Interview with Tim Allison, NASA’s Jet Propulsion Laboratory, about PDF Days Online 2021
Excerpt: Tim Allison of NASA’s Jet Propulsion Laboratory talks about his PDF Days Online 2021 presentation “Making sense of PDF structures in the wild at scale”.
About the author: Tim has been working in content/metadata extraction (and evaluation), advanced search and relevance tuning for nearly 20 years. Tim is the founder of Rhapsode Consulting LLC, and he currently works … Read more
PDF Association: At the PDF Days Online 2021, you will be hosting a presentation titled “Making sense of PDF structures in the wild at scale” – what’s that about?
Tim Allison: Our team has been supporting secure parser developers working on the Defense Advanced Research Projects Agency (DARPA)’s SafeDocs program. As part of that project our team has built a search and discovery system using open source tools to allow parser developers and specification writers to analyze and find patterns in features extracted from millions of PDFs. These patterns include, for example, correlations between structural elements and creator tools and many other critical features of PDFs at scale.

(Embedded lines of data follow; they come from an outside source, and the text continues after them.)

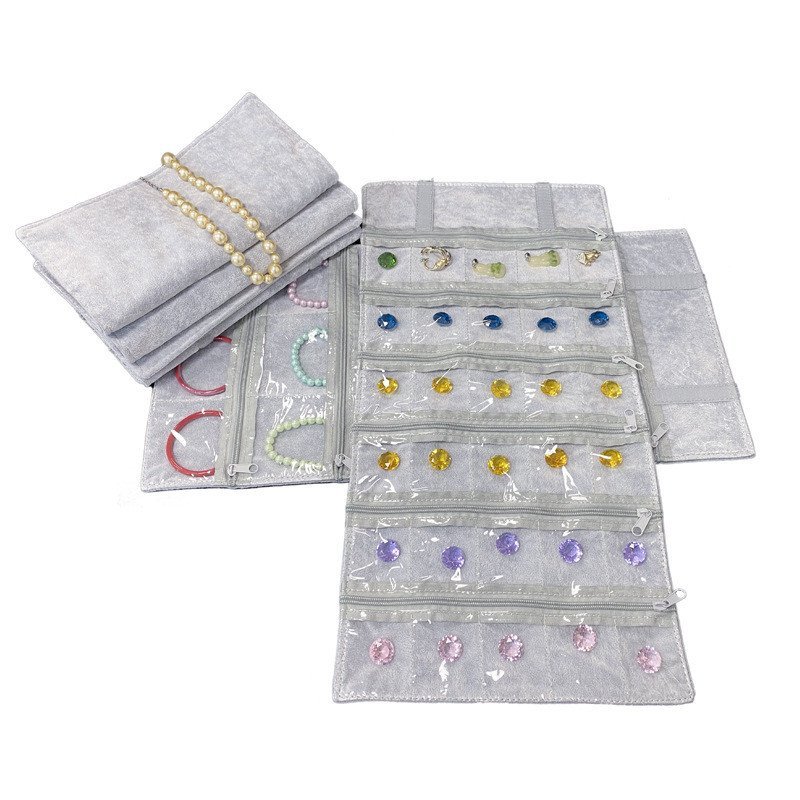 Multi-Grid สร้อยคอเครื่องประดับกระเป๋าซิปกระเป๋าสตางค์กระเป๋าเครื่องประดับ PVC ลายสก๊อตกระเป๋าแบบพกพ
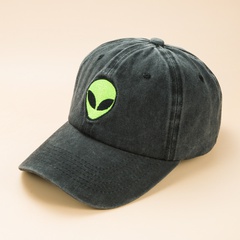 Grün Alien Gestickte Washed verstellbare Kappe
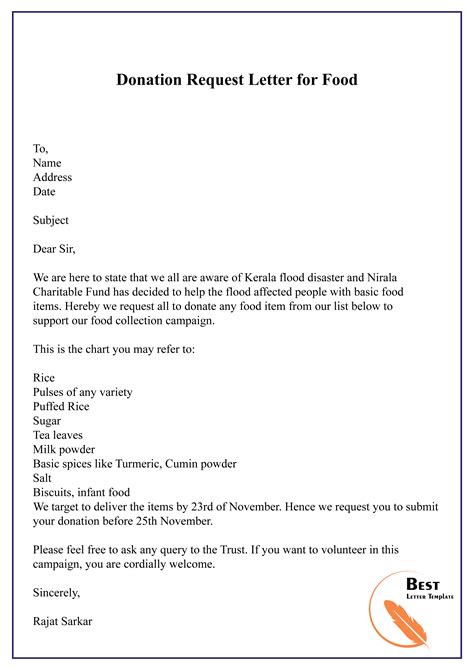 donation request letter  food   letter template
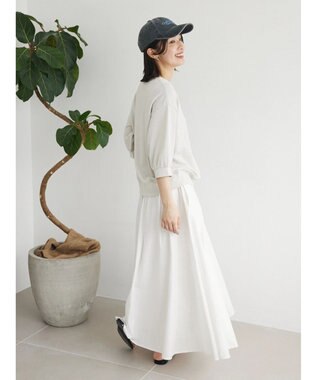 Green Parks ７分袖ラメ裏毛パフプルオーバー Ivory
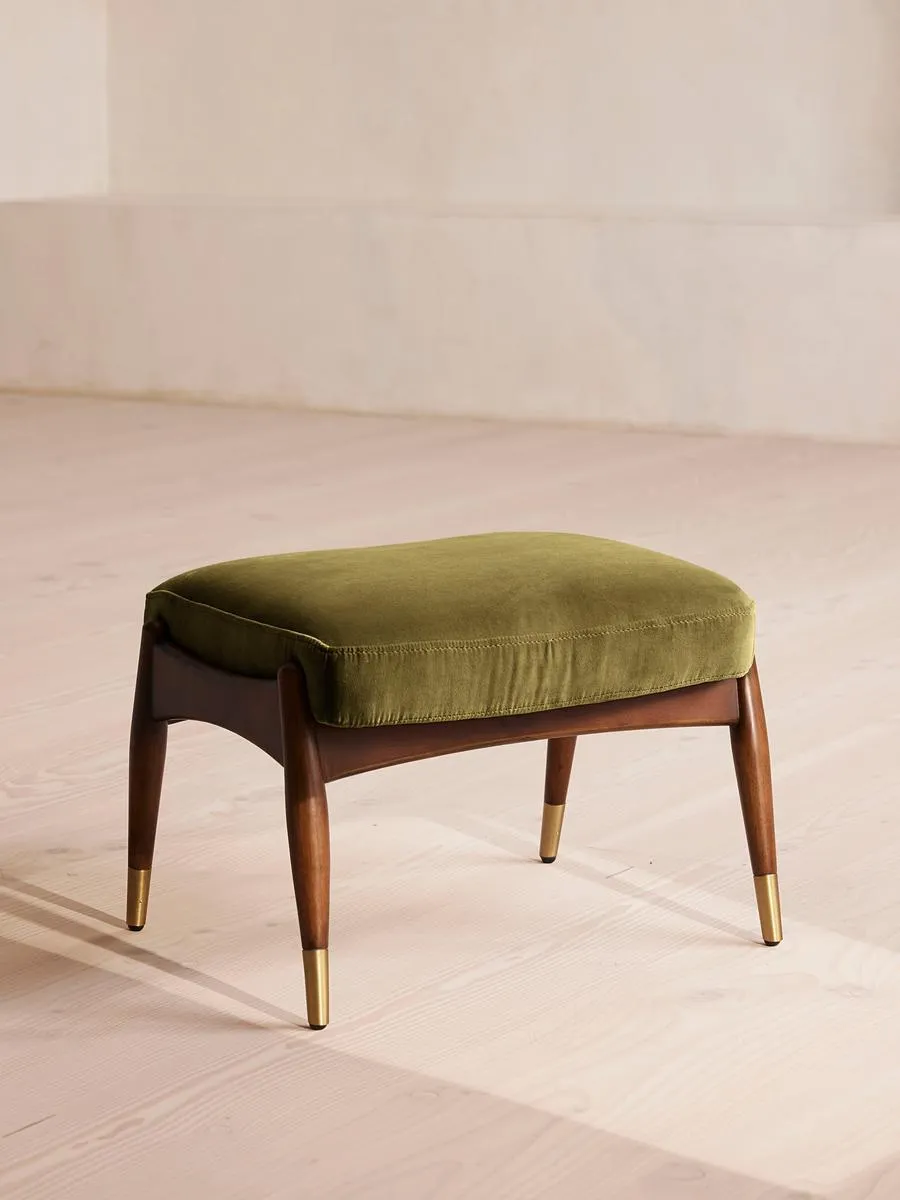 Theodore Footstool, Velvet, Olive
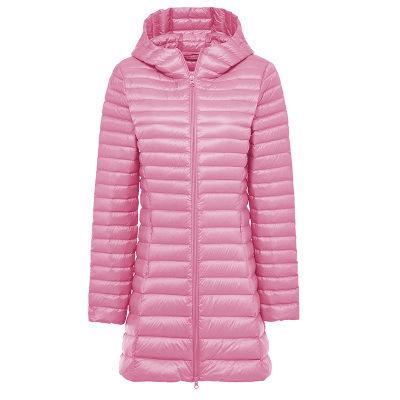 New light down jacket women's medium and long hooded large size slim fit thin light winter coat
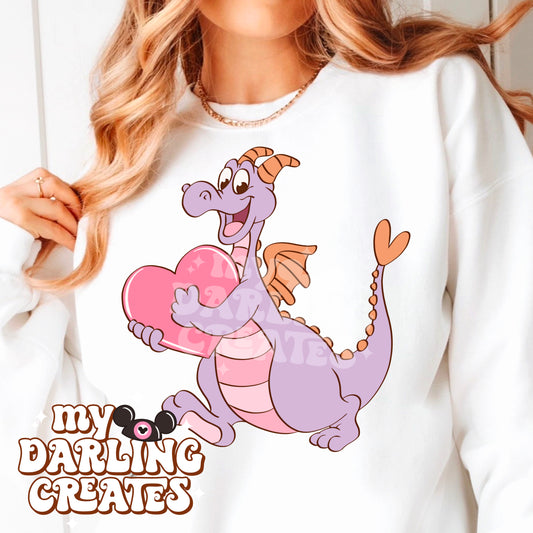 Purple Dragon with Heart PNG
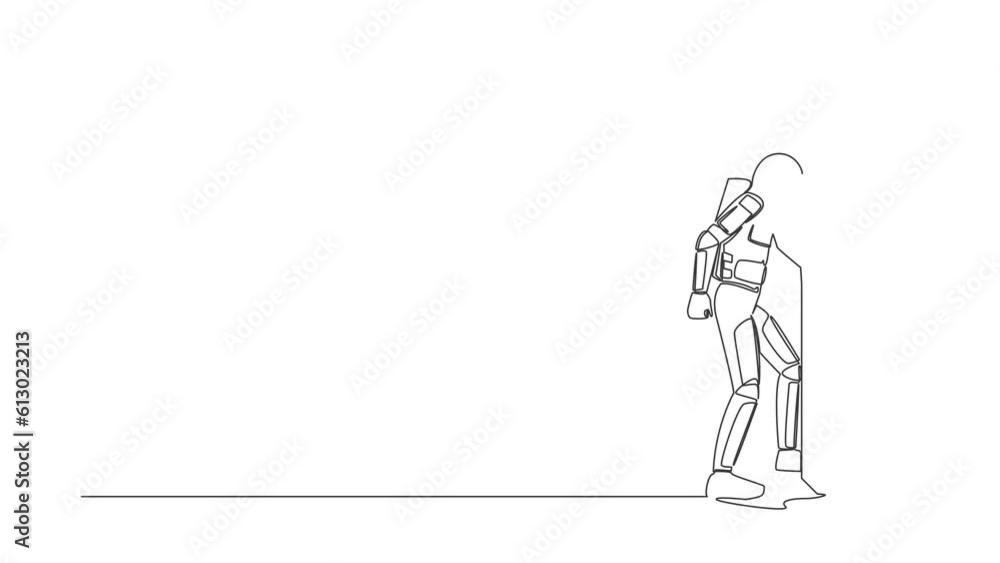 Poster self drawing animation of single line draw astronaut enters room through door. spaceman walking to o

PDF Association: Who is your presentation aimed at?
Tim Allison: Anyone interested in making sense of PDFs as they are generated in the wild. As mentioned above, this includes anyone developing PDF processing software or writing specifications to improve such software. Our primary corpus derives from Common Crawl (https://commoncrawl.org/), and it offers a reasonable view into PDFs on the web.

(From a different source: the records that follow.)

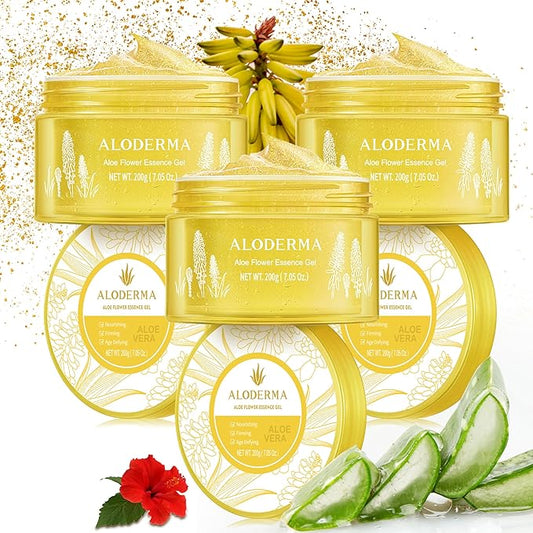 Aloderma Age-Defying Aloe Flower Essence Gel with 24K Gold Leaf, Made within 12 Hours of Harvest - Luxurious Aloe Gel with Allantoin & Hyaluronic Acid for a Shimmering, Youthful Complexion, 7oz 3-Pack-Velvo Beauty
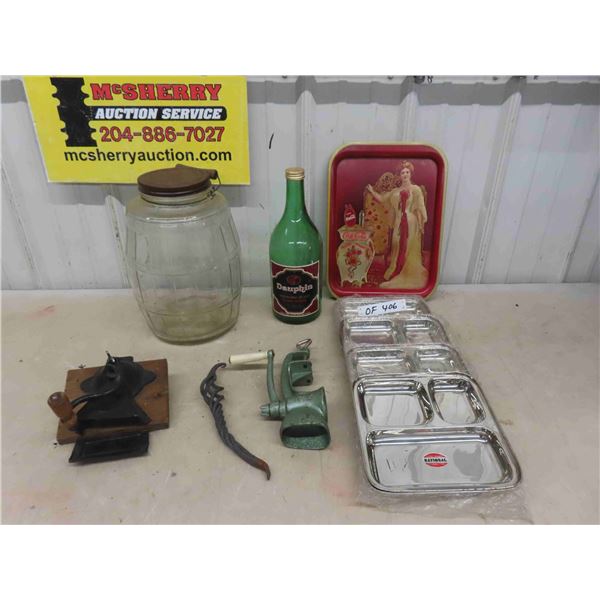 Vintage Jar with Lid, Meat Grinder, Coca-Cola Tray, 5 Stainless Steel Trays, plus more
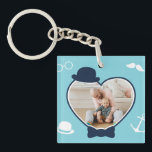 First Father's Day Custom Photo Cool Hipster Dad Key Ring<br><div class="desc">Personalised Father's Day gift for your dad to celebrate Father's Day. Whether it's for a new dad, stepdad, old and classic dad, or dad-to-be, the custom text function will get you covered. You can change the text to your desired wording and upload your own custom photo. Get something memorable and...</div>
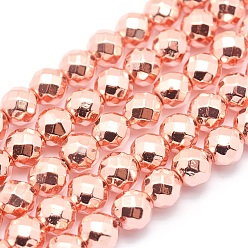 Rose Gold Plated Electroplate Non-magnetic Synthetic Hematite Beads Strands, Grade AAA, Long-Lasting Plated, Faceted, Round, Rose Gold Plated, 2mm, Hole: 1mm, about 185pcs/strand, 15.7 inch(40cm)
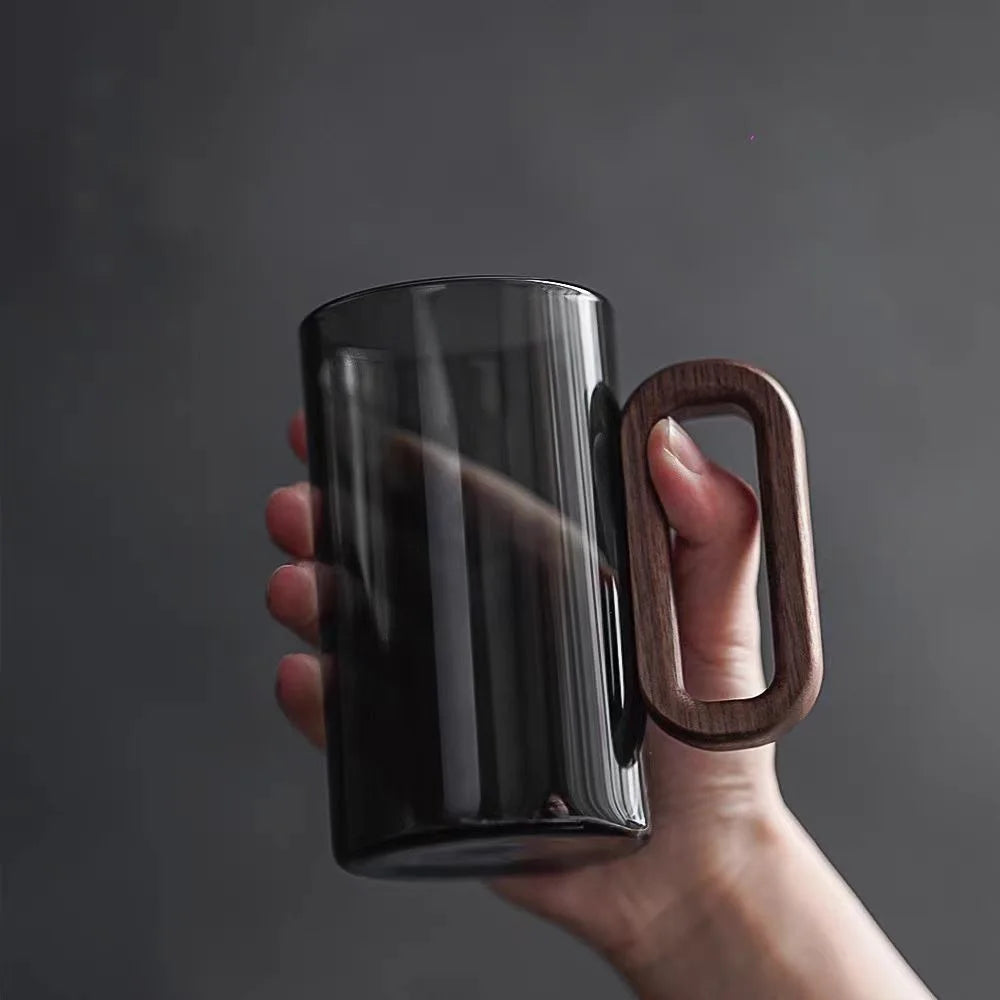 Glass Mug Heat-Resistant Borosilicate & Wooden Handle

PDF Association: What will the people who attend your presentation be able to take away from it?
Tim Allison: Lessons learned on methods for scaling the gathering and feature extraction from millions of PDFs; the utility of analyzing PDFs at scale for anyone involved in PDF processing.
PDF Association: The PDF Days Online 2021 has become the leading PDF event. What makes the PDF Days so unique in your mind?
Tim Allison: The opportunity to meet so many key industry stakeholders and to learn from the people developing the future of PDF.
PDF Association: Thank you! We look forward to seeing you at the PDF Days Online 2021.